**Problem to work on**
How many lines in the entries below contain the string "values"? Reply with the number only.

Stored data entries:
# # #
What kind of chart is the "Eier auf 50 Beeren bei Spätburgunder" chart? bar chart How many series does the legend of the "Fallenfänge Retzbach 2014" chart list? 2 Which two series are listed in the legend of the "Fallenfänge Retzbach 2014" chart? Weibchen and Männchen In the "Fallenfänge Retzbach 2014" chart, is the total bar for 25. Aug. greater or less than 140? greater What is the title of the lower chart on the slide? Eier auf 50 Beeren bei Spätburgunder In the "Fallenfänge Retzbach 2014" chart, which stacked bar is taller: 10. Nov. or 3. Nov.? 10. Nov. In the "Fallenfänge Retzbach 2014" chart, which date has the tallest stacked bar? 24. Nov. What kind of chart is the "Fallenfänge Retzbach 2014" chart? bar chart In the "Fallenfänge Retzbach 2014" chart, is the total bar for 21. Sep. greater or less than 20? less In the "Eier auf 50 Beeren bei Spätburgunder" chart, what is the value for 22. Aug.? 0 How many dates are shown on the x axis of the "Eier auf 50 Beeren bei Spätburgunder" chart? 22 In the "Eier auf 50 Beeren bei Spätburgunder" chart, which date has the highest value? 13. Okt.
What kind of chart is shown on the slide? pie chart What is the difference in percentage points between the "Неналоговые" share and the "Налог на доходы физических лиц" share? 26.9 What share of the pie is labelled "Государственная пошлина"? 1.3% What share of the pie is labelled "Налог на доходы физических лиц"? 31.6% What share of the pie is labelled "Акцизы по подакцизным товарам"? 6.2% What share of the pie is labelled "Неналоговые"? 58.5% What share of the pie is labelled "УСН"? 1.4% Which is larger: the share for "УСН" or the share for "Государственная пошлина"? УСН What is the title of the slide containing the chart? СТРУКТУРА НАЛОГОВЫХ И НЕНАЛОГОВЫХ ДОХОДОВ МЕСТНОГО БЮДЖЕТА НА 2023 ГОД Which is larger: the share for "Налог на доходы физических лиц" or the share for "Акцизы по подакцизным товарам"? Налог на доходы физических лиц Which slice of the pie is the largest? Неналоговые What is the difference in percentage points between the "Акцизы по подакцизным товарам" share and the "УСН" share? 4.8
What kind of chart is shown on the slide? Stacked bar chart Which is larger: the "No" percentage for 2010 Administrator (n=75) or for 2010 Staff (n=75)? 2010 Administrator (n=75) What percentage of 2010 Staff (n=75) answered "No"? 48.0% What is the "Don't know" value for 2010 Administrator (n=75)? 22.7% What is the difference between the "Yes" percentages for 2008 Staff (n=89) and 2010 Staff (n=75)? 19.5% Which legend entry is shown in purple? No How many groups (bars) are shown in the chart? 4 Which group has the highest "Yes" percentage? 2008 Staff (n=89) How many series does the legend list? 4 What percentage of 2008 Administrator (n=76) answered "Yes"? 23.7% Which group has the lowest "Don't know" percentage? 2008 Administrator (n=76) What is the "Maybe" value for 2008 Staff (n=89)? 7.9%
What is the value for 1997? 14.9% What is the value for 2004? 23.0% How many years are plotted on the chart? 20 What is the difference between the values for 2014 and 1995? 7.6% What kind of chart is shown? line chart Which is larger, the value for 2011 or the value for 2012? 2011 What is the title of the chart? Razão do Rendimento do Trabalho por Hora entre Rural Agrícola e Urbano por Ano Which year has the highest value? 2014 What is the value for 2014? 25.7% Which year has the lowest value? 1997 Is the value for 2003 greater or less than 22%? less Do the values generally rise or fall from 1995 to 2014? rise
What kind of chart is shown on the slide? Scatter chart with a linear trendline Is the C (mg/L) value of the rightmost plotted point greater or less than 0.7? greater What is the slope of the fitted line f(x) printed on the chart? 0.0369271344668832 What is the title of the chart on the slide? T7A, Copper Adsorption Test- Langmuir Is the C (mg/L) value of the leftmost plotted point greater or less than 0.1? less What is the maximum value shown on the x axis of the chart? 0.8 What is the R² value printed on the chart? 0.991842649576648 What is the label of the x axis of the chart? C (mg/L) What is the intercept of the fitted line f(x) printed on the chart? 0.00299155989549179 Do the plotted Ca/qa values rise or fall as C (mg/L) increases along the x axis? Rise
# # #
**Expected answer**
2